Bei Erwachsenen ist die konsequente Herzdruckmassage mit Aufrechterhaltung des Kreislaufs am wichtigsten. Man muss zirka 10 bis 15 Mal drücken, bis eine ausreichende Durchblutung des Gehirns vorliegt. Für das Überleben und die Vermeidung von Spätschäden ist die Beatmung am Anfang viel unwichtiger und sie unterbricht nur die gerade hergestellte Durchblutung.
Gilt das auch für Kinder?
Kinder stellen die einzige Ausnahme dar. Bei ihnen ist eine Atemspende für die Überlebenschance weitaus wichtiger. Die Wiederbelebung von Kindern kommt aber im Bereich der Ersthilfe
praktisch nicht vor.
Wie steht es um den Einsatz eines Defibrillators, die schon in vielen Einrichtungen wie Sparkassen zur Verfügung stehen?
Falls ein Defibrillator – AED – in der Nähe ist, kann ein zweiter Helfer diesen holen. Dafür darf aber keinesfalls die Herzdruckmassage unterbrochen werden.
Was sollten Ersthelfer machen, wenn der Verunglückte noch atmet?
Bei erhaltener Atmung und Puls wird die stabile Seitenlage hergestellt und ebenfalls die Rettungsleitstelle alarmiert. Dann macht es keinen Sinn, den Kopf abzudecken.

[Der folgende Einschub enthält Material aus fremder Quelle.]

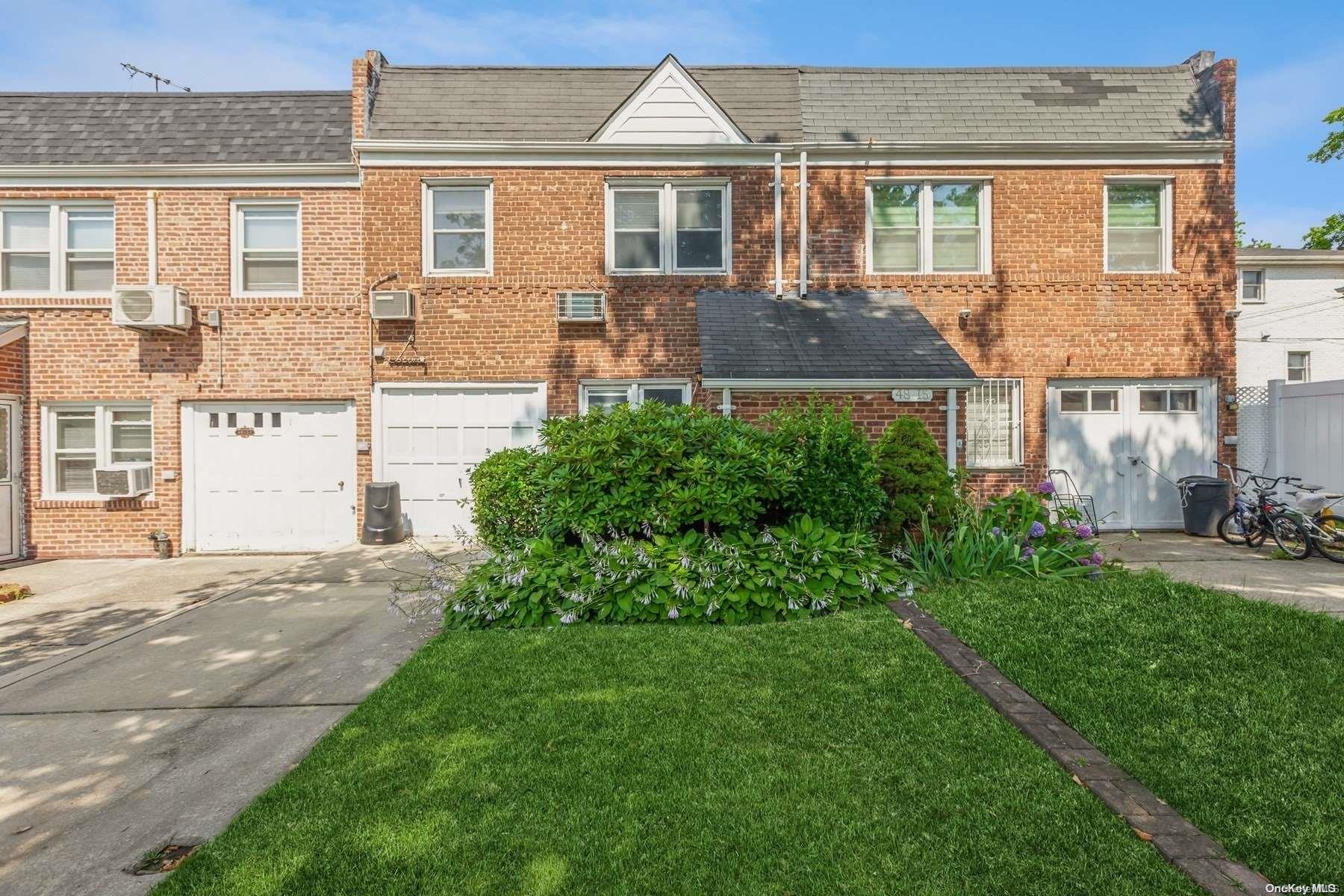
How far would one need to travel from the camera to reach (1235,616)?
16.3ft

Kann man dafür belangt werden, wenn man aus Angst vor einer Ansteckung an Corona nicht Erste Hilfe leistet?
In Deutschland sind die unterlassene Hilfeleistung und die Behinderung hilfeleistender Personen Straftaten, so steht es im Strafgesetzbuch unter Paragraf 323c.
Das gilt allerdings nur dann, wenn man sich nicht selbst erheblich in Gefahr bringt oder andere wichtige Pflichten durch die Hilfeleistung verletzt.
Haben Sie ein Beispiel dafür?
Eine Person ist im Bahnhof ins Gleisbett gefallen und ein Zug rollt an. Der Ersthelfer würde sich selbst in große Gefahr bringen, wenn er ebenfalls ins Gleisbett steigt.
Wenn aber zum Beispiel in der Fußgängerzone jemand stürzt, muss man helfen?
Richtig, dazu ist jeder verpflichtet.
Ich sehe im Moment keine erhebliche Gefährdung von Ersthelfern, wenn die genannten Vorgaben befolgt werden.
Auch in der Coronazeit sollte niemand Angst haben, anderen zu helfen, die Hilfe brauchen. Außerdem wäre das größte Risiko, sich selbst mit dem Coronavirus zu infizieren, was derzeit sehr unwahrscheinlich ist. Dieses Risiko würde ich persönlich jederzeit eingehen.